▶ _WHAT YOU SHOULD DO_:
Print the records below exactly as they appear. Omit all pictures.

==== PROVIDED MATERIAL ====

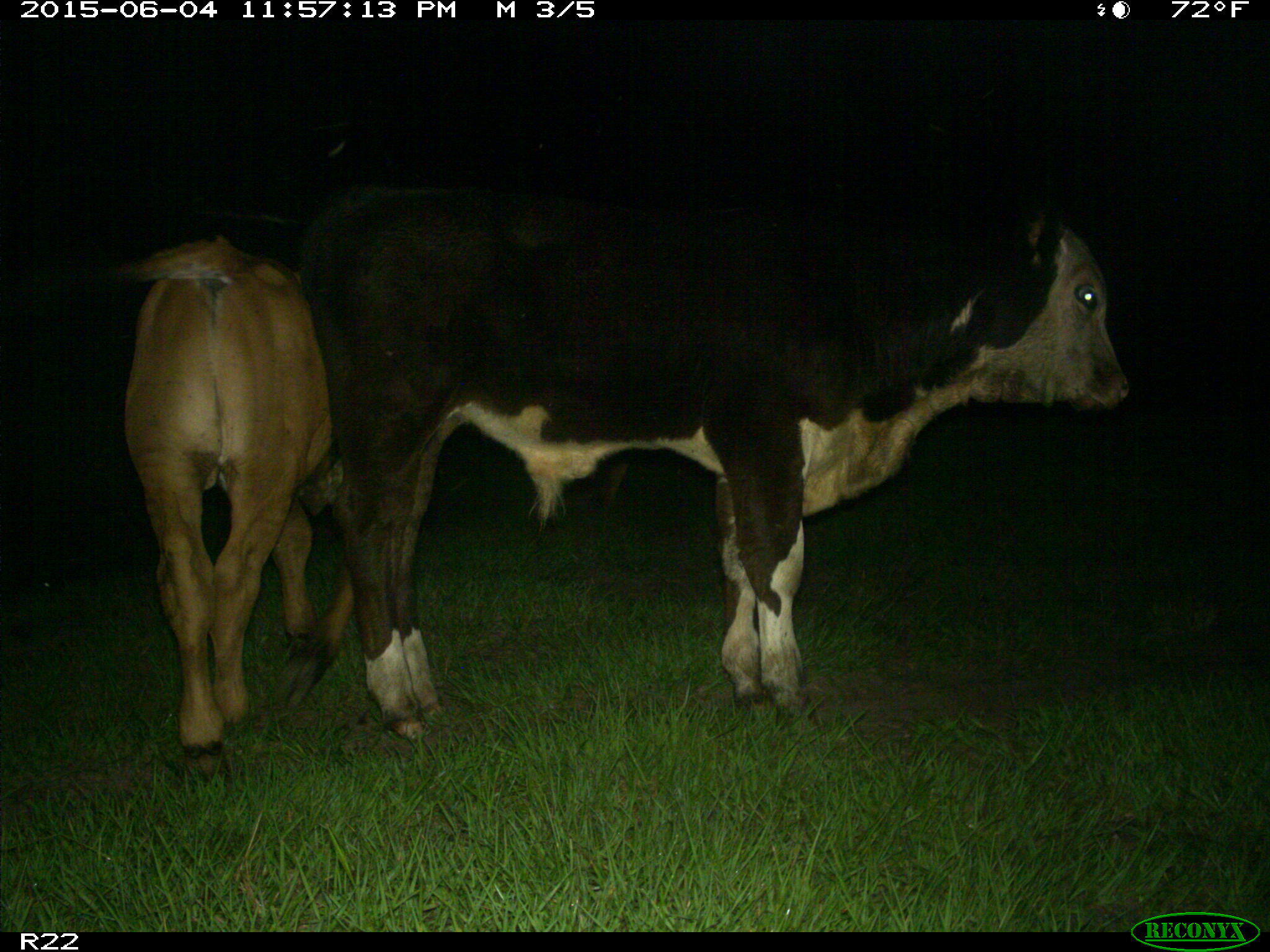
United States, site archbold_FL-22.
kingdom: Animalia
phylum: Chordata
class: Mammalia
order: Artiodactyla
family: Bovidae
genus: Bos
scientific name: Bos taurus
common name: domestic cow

====

▶ _ANSWER SECTION_:
United States, site archbold_FL-22.
kingdom: Animalia
phylum: Chordata
class: Mammalia
order: Artiodactyla
family: Bovidae
genus: Bos
scientific name: Bos taurus
common name: domestic cow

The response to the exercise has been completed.